第177話:『激突!水の槍VS黒き聖剣!』
ウェスカー:「ブラックホール・デュランダル!」
黒いエネルギー球体が、ピアーズに直撃した瞬間、ブラックホールが発生し、ピアーズを飲み込む。
ピアーズ:「ぐわあああああああ!」
衝撃の痛みに耐えるピアーズの悲鳴は、みんなの耳に聞こえていた。
ベクター:「ピアーズ!!」
璃緒:「っ!」
あまりの衝撃に璃緒は目を閉じた。
ピアーズ:「ぐわあああああ!」
ウェスカー:「消えろ!我が旧知よ!」
ブラックホールが集約され、そこを中心に大爆発が起きた。
ピアーズ、散る。
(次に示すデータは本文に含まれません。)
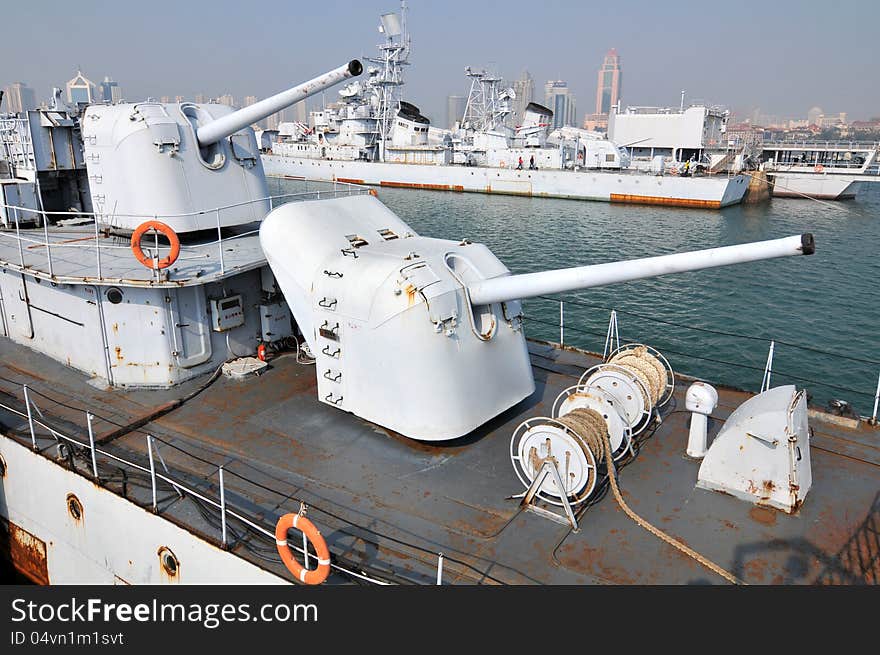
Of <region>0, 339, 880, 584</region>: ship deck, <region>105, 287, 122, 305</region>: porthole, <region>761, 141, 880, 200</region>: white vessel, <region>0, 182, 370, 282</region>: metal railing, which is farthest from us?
<region>761, 141, 880, 200</region>: white vessel

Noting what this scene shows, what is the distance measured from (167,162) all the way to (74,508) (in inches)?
238

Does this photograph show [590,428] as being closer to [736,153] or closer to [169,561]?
[169,561]

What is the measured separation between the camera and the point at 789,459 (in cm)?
694

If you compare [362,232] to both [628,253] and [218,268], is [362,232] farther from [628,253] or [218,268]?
[628,253]

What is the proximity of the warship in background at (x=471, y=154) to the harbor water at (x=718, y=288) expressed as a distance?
2829 millimetres

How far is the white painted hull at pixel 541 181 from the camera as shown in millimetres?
55562

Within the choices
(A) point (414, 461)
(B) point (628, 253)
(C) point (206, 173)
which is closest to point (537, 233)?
(B) point (628, 253)

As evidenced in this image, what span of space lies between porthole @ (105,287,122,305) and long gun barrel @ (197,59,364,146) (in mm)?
3330

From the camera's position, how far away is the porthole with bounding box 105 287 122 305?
387 inches

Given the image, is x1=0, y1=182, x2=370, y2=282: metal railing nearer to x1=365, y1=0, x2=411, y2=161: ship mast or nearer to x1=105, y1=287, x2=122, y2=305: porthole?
x1=105, y1=287, x2=122, y2=305: porthole

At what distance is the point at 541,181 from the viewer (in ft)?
204

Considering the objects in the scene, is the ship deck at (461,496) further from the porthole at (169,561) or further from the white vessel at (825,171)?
the white vessel at (825,171)

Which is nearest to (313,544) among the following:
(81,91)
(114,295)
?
(114,295)

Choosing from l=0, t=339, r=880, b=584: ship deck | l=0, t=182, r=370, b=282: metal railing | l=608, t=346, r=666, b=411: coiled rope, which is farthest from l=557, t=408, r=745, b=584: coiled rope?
l=0, t=182, r=370, b=282: metal railing
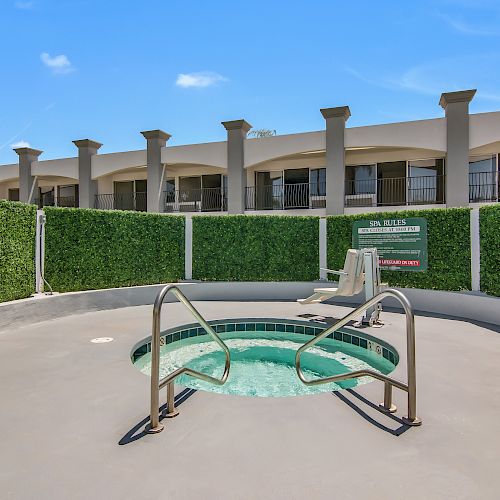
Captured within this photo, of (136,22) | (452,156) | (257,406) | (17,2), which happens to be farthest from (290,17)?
(257,406)

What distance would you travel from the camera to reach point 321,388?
180 inches

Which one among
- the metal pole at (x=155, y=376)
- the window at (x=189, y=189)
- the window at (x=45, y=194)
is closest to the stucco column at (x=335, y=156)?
the window at (x=189, y=189)

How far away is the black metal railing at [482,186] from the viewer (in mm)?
14438

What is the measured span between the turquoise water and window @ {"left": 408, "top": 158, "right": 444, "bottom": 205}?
11551 mm

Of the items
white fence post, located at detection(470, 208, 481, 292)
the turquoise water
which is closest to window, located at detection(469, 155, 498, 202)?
white fence post, located at detection(470, 208, 481, 292)

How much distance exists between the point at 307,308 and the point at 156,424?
6586mm

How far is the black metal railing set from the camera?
14438mm

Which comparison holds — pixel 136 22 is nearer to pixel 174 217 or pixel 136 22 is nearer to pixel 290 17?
pixel 290 17

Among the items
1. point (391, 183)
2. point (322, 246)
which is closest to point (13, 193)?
point (322, 246)

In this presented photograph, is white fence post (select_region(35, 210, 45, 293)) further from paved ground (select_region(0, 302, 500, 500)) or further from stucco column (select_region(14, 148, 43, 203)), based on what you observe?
stucco column (select_region(14, 148, 43, 203))

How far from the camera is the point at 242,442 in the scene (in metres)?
2.67

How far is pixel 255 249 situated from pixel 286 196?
734cm

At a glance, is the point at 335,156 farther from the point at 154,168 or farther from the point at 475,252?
the point at 154,168

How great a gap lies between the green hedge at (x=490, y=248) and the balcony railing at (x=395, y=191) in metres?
7.37
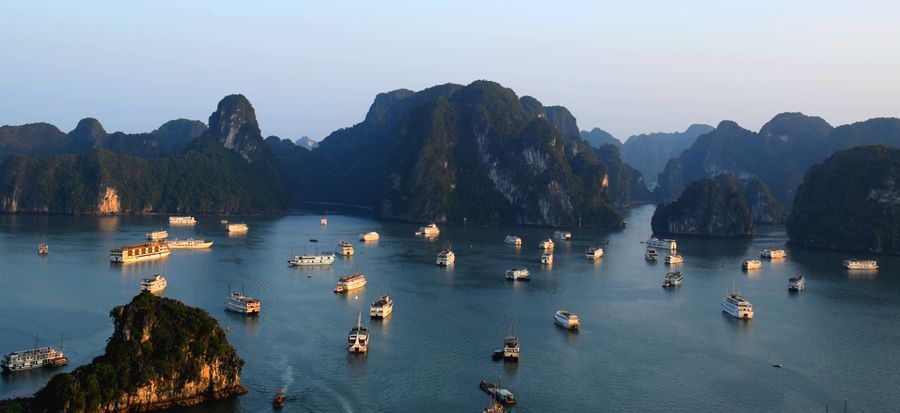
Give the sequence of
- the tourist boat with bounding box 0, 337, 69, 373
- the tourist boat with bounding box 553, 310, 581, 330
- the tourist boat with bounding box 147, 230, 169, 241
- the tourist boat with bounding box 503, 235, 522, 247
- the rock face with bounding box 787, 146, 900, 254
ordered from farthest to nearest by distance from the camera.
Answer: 1. the tourist boat with bounding box 503, 235, 522, 247
2. the rock face with bounding box 787, 146, 900, 254
3. the tourist boat with bounding box 147, 230, 169, 241
4. the tourist boat with bounding box 553, 310, 581, 330
5. the tourist boat with bounding box 0, 337, 69, 373

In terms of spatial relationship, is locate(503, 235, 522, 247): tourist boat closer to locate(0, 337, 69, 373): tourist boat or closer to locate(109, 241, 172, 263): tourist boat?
locate(109, 241, 172, 263): tourist boat

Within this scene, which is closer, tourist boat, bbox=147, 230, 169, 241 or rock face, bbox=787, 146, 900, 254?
tourist boat, bbox=147, 230, 169, 241

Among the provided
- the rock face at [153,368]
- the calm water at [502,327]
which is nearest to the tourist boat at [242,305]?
the calm water at [502,327]

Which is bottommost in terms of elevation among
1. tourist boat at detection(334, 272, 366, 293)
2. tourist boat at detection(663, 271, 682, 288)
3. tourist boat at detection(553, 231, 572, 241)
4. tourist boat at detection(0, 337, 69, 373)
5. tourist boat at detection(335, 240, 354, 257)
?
tourist boat at detection(0, 337, 69, 373)

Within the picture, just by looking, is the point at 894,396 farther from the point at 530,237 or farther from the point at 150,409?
the point at 530,237

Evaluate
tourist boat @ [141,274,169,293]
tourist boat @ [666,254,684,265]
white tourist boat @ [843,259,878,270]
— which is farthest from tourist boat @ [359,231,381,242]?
white tourist boat @ [843,259,878,270]

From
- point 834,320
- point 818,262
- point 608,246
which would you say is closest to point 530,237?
point 608,246
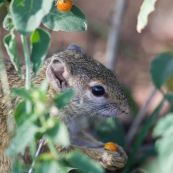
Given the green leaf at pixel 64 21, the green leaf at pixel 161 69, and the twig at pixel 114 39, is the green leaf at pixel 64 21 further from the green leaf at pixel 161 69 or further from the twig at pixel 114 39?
the twig at pixel 114 39

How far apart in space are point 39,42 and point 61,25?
33cm

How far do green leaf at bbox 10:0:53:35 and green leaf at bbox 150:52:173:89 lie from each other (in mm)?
1416

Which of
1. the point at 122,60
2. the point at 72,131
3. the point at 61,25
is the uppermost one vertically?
the point at 61,25

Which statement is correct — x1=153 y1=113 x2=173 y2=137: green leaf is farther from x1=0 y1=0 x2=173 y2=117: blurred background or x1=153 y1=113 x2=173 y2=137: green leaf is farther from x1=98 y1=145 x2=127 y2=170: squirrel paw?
x1=0 y1=0 x2=173 y2=117: blurred background

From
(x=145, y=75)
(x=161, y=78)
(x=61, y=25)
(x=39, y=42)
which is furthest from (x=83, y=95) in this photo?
(x=145, y=75)

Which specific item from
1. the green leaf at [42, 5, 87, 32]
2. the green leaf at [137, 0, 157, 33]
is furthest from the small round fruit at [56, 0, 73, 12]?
the green leaf at [137, 0, 157, 33]

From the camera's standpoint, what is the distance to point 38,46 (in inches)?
123

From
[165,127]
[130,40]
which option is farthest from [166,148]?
[130,40]

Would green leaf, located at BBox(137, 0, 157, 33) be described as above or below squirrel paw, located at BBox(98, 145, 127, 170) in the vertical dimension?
above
旧知であるウェスカーの手によって…。
大爆発の中からピアーズの身体が倒れた姿で出てきた。
凌牙:「ピアーズ!」
凌牙たちは急いでピアーズの元へ走った。
第10OP『鏡のデュアル・イズム《petit milady》』
第177話:『激突!水の槍VS黒き聖剣!』
ウェスカーに倒されたピアーズの身体はボロボロだった。
凌牙たちは急いで、ピアーズの元へ向かい、身体を起こす。
凌牙:「しっかりしろ!ピアーズ」
シンディ:「ピアーズ!」
凌牙がピアーズの身体を揺さぶる。
ピアーズはゆっくりと目を開けた。
シンディ:「ピアーズ…」
小鳥:「よかった、まだ生きてるわ」
ピアーズの意識があることに、みんながホッとする。
ピアーズ:「フッ、結局俺の負けか…」
凌牙:「しゃべるな。傷に触る」
ピアーズ:「いや、俺はどうやら、ここまでのようだぜ…」
ピアーズが右手を少しずつ上げる。
ピアーズの右手は光の粒子となっていた。
それは消滅の前兆を意味するものであった。
結衣:「そんな…」
ツバキ:「くっ…」
消えて行くピアーズを見届けることしかできないツバキは悔しい気持ちでいっぱいだった。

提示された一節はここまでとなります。